Anything less than acquiring this hard ‘cultivated personal, rigorous input digestion’, can only count as an educational shortfall.

So how does it come about that education is in crisis or —to be more specific— that it has very nearly disappeared?

The answer can only be:  <<Because there is a gross lack of leadership coming from the top>>.

Where is this ‘top’?

It is, of course, the philosophic spearhead —that circle of deep thinkers trying to make sense of the human condition.  The trouble is that it no longer exists.  There is still a circle of shallow thinkers who are supposedly trying to make sense of the human condition, but with one hand tied behind their backs:  that is, their adopted defensive proviso that they are not going to take science or maths into account.

We can trace this sentiment back to Frank Ramsey and Ludwig Wittgenstein in the late 1920s. They decided that only experts could credibly handle the lessons of modern science and maths,  In effect, they were presuming that the deep thinking needed was going to be done by the theorists (the scientists and mathematicians) themselves.

The only trouble was, it wasn’t.

These ‘theorists’ had been indoctrinated from an early age into the notion that science and maths can only make progress by working in a piecemeal way.  They were ‘piecemeal theorists’ and they knew that if they tried to take-on the full gamut of the human condition, they would fail as surely as an aeroplane trying to fly off into empty space.

Peter Medawar summed up the problem when he observed that scientists must always pursue the <<art of the possible>>.  There were bits of the jig-saw of physical reality which were ripe (ready) to be understood. A scientist’s best hope of making progress was to cultivate her or his awarenesses in such ripe problem areas. Trying to do more was hubris.

Unfortunately the wide problematic areas which already looked so daunting in the 1920s have spread and spread.  Too much piecemealing and too little perceptive over-viewing have left us in an unholy mess.  In ‘pure’ maths the results of a century of “doing your own thing” have created Ulam’s Dilemma —a wasteland of millions of idiosyncratic hyper-abstract efforts. (Sadly a demotivating wasteland, because what good has been achieved by all this effort?)  The leaders of physics have been humiliated by their own discoveries. They have had to eat humble pie and acknowledge that most of the mass of the universe is “dark” … which means that we haven’t the faintest idea what it is like, or what laws it follows.

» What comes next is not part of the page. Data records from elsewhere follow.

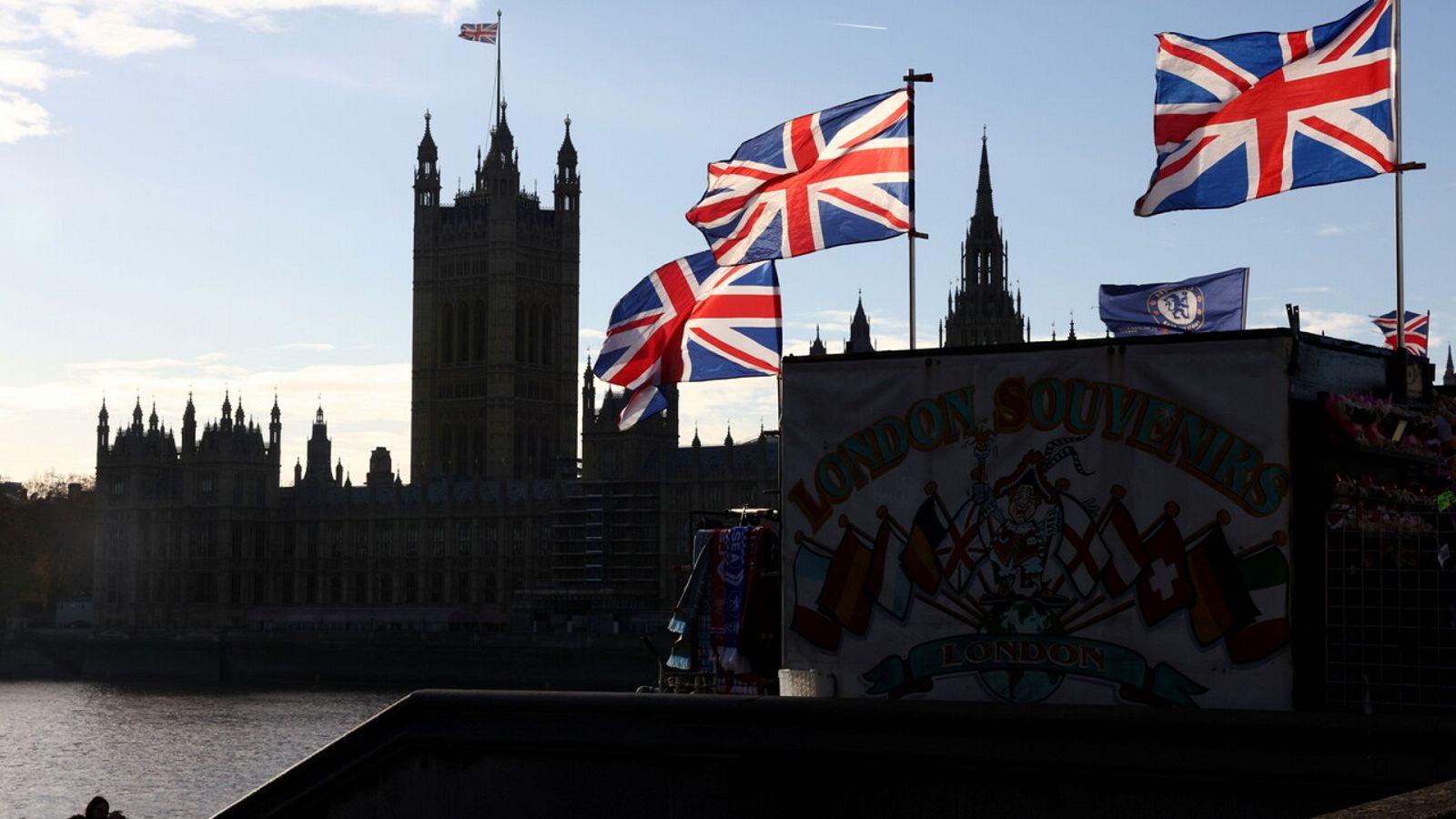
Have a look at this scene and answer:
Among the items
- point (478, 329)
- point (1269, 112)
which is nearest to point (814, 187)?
point (1269, 112)

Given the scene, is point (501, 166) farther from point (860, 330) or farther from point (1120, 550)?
point (1120, 550)

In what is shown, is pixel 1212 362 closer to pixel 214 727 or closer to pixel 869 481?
pixel 869 481

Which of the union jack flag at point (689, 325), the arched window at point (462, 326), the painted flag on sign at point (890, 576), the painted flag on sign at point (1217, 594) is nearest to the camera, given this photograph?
the painted flag on sign at point (1217, 594)

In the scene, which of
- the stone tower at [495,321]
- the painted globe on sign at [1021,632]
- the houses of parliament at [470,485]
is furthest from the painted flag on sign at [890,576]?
the stone tower at [495,321]

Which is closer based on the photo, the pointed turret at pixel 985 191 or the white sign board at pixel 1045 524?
the white sign board at pixel 1045 524

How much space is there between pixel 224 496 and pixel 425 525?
13.9 m

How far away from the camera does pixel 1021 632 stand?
11125 mm

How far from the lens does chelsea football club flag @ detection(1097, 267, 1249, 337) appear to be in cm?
1812

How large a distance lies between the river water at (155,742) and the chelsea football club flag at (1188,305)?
26.6 meters

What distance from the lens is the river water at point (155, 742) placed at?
5012 centimetres

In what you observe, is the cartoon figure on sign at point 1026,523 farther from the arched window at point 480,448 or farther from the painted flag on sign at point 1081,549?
the arched window at point 480,448

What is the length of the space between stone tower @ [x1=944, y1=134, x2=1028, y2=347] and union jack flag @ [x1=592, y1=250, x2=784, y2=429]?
95591 millimetres

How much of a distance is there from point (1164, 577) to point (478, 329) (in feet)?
408

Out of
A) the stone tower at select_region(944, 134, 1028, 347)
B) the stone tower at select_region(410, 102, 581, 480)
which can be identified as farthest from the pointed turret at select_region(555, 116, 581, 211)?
the stone tower at select_region(944, 134, 1028, 347)
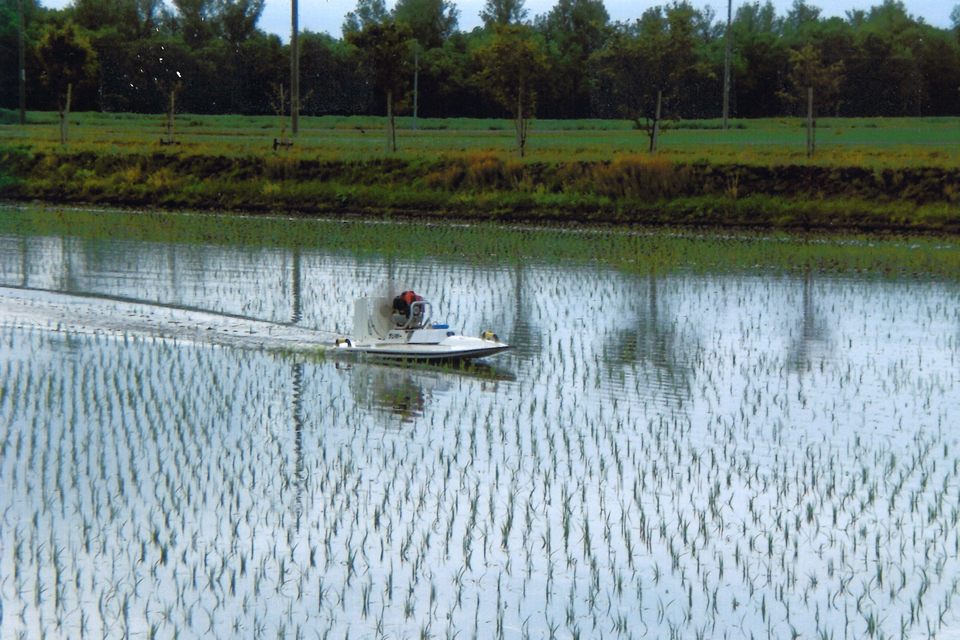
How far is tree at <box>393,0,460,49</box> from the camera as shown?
3125 inches

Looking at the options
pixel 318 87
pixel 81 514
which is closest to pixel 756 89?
pixel 318 87

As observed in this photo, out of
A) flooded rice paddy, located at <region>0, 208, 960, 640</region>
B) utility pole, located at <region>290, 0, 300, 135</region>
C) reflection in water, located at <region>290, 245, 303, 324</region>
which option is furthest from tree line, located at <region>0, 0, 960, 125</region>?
flooded rice paddy, located at <region>0, 208, 960, 640</region>

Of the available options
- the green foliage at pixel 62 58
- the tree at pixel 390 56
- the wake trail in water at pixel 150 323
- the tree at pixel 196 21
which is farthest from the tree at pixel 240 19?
the wake trail in water at pixel 150 323

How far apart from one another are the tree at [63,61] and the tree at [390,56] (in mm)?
12150

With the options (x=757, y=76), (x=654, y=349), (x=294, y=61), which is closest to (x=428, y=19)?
(x=757, y=76)

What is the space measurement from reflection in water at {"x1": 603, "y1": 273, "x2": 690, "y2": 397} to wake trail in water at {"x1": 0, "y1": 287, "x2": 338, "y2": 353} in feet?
11.6

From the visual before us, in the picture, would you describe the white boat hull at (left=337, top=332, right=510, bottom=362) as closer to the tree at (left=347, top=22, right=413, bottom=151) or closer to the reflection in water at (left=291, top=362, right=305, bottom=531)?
the reflection in water at (left=291, top=362, right=305, bottom=531)

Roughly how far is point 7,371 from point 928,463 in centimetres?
924

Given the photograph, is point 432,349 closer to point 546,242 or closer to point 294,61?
point 546,242

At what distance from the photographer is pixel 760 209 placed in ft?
105

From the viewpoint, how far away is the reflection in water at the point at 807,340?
14.3 metres

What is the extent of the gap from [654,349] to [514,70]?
27.9m

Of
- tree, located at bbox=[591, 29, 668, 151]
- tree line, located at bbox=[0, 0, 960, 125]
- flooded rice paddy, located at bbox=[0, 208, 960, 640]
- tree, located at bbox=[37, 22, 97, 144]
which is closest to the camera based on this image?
flooded rice paddy, located at bbox=[0, 208, 960, 640]

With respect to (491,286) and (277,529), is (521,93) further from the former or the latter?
(277,529)
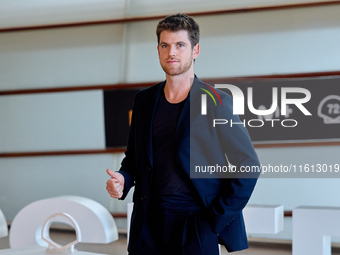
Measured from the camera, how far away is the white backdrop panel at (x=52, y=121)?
4.61 m

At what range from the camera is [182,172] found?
1288 millimetres

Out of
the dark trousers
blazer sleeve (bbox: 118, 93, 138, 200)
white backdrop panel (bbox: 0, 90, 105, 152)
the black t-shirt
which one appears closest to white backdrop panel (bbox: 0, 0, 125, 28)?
white backdrop panel (bbox: 0, 90, 105, 152)

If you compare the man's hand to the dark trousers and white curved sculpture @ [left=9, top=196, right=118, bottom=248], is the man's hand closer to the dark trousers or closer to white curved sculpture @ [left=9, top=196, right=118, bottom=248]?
the dark trousers

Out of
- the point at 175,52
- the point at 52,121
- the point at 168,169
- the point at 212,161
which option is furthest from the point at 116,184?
the point at 52,121

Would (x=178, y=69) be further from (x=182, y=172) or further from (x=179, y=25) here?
(x=182, y=172)

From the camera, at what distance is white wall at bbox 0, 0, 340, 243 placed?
405 cm

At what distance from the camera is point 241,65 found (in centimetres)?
422

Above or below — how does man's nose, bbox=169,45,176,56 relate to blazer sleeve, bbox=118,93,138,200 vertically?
above

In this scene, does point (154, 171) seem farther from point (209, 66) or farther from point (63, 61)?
point (63, 61)

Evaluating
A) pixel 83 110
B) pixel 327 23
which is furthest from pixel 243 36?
pixel 83 110

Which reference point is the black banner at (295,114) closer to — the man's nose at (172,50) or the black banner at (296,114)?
the black banner at (296,114)

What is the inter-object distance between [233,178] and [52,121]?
12.0 feet

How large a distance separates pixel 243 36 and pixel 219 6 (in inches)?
14.6

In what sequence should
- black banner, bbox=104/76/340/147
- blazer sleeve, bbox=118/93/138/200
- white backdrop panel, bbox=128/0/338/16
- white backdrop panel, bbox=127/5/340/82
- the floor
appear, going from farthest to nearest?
white backdrop panel, bbox=128/0/338/16, white backdrop panel, bbox=127/5/340/82, black banner, bbox=104/76/340/147, the floor, blazer sleeve, bbox=118/93/138/200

So what can be done?  Well, for more than 300 years there has been a sense of unease in the humanities, because it was widely felt by the most perceptive and creative people that mathematics was being over-done. The outline values of maths were its push for rigid rules, structure and regimentation. For countless centuries it was the Official Story that maths was the supreme form of human knowledge… along with the corollary that you can’t have too much of a good thing.  But you can. In the 18thcentury this was all-too obvious, in the toleration of dreadful satanic mills and obscene slavery —which supplied the tobacco, coffee, sugar and cotton the newly rich UK middle class craved.

Now the dust has settled, at last and… surprise, surprise… anti-mathematics has emerged. It explains exactly why there was a subliminal dread of too-much oppressive maths for so many centuries. Maths can no longer boast that it is the unchallenged, supreme pinnacle of human knowledge.  A rival, 100% abstract, 100% lucid logos was lurking in the shadows all along: the potential study of the intrinsic logic of transience.

Some sceptics seem to think that anti-mathematics is a chimera.  I’m afraid they are clutching at straws.  It can no more be undiscovered than the binomial theorem.  It is still in its infancy, but its mere presence dispels at a stroke the grandiose mystic overtones which have glorified ‘pure’ maths for more than two millennia. It implies a veritable summersault in our view of the human condition. There is, thank goodness, some light at the end of the tunnel.